[EXTRACTO DE PÁGINA]
- - -

En primer lugar, la naturaleza sufre. La flora, la fauna y el entorno reciben grandes cantidades de contaminantes. Al analizar la composición de los elementos de la pirotecnia, esta incluye sulfatos, nitratos, cobre, magnesio y algunos compuestos radioactivos para darles los colores vistosos que los caracterizan. El color rojo, por ejemplo, se adquiere por el estroncio; los anaranjados vienen de sales de calcio, como carbonato, cloruro y sulfato, los blancos o plateados, del aluminio y titanio, y los verdes se adquieren por el bario. La sustancia que produce la detonación, el perclorato de sodio, aumenta hasta mil veces el nivel de toxicidad en el agua donde queda depositado, afectando los organismos que viven en ese recurso, incluyéndonos a nosotros que acabamos tomándola.
Luego del brevísimo periodo de disfrute de los fuegos, nos enfrentamos con una densa capa de humo que cubre comunidades enteras que puede durar más de 24 horas. Esas partículas acaban por ceder por peso y caen en cuerpos de agua, campos y zonas habitadas. En el caso de la entrada a nuestros hogares, estos fuegos tienen polvo y partículas PM2.5, que se inhalan y son precipitantes de enfermedades respiratorias, incluso, podrían causar envenenamiento por monóxido de carbono. En Puerto Rico, decenas de miles de niños y personas sensitivas se privan de disfrutar con sus familiares y vecinos durante estas celebraciones pues acaban en el hospital.
En el caso de nuestros niños y jóvenes que padecen de algunos de los espectros de autismo, y de muchos de nuestros envejecientes, los ruidos, particularmente los explosivos, son un martirio. Su naturaleza los hace hipersensibles a los sonidos en general, y el ruido de un petardo o pirotecnia lo escuchan demasiado vívidamente. Basta ponernos en su lugar e imaginarnos la tragedia en la que viven decenas de miles de hermanos en escenarios de conflictos y guerras, para entender y solidarizarnos con quienes que, al escuchar estos bombazos, sienten que corren peligro.
Otros miembros de nuestro entorno que resultan severamente afectados son los animales domésticos, como los perros que, al no entender los ruidos, se escapan de sus hogares para nunca regresar. La mayoría sufre de periodos prolongados de ansiedad y algunos mueren en las calles o lanzándose de balcones atemorizados por las explosiones.
Cada año vemos cómo más individuos y grupos se unen para concienciar sobre los efectos de la pirotecnia y, otro mal que sufrimos, los disparos al aire. Como adultos y padres tenemos la obligación de educar sobre las consecuencias de estos en la vida de otros, e incluso, a la propia seguridad, pues muchos que usan la pirotecnia acaban marcados a causa de quemaduras, mutilaciones y ceguera. Recordemos que ninguna diversión justifica el sufrimiento nuestros niños y jóvenes autistas, nuestras personas de la tercera edad con deficiencia cognoscitiva y demencia, los perritos, y la fauna que sufre como resultado de una contaminación que tendrá efectos duraderos.
Disfrutemos con amor, alegría y respeto a la paz que todos merecemos, dejando la pirotecnia en el pasado.

- - -

[INSTRUCCIONES DE LA TAREA] Reescriba de forma más breve el párrafo del texto sobre la pirotecnia que comienza con «Otros miembros de nuestro entorno», conservando sus datos principales. Las líneas que aparecen a continuación constituyen un material independiente del texto.

[DATOS PARA REVISIÓN]
- - -

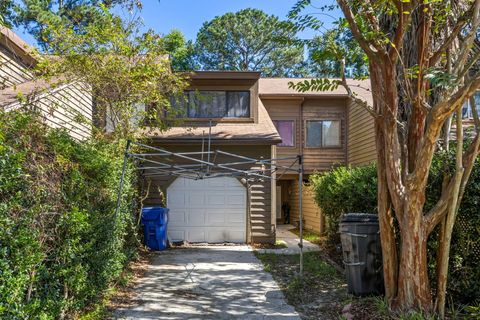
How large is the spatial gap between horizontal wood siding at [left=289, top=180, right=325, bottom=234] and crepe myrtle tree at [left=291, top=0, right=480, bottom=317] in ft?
23.3

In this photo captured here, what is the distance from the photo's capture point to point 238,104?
12211 millimetres

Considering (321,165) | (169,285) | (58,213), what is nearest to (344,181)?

- - -

[EJERCICIO RESUELTO] Los animales domésticos también resultan gravemente afectados. Los perros, por ejemplo, no entienden los ruidos y huyen de sus hogares para nunca regresar. La mayoría sufre ansiedad prolongada, y algunos mueren en las calles o al lanzarse de balcones, asustados por las explosiones.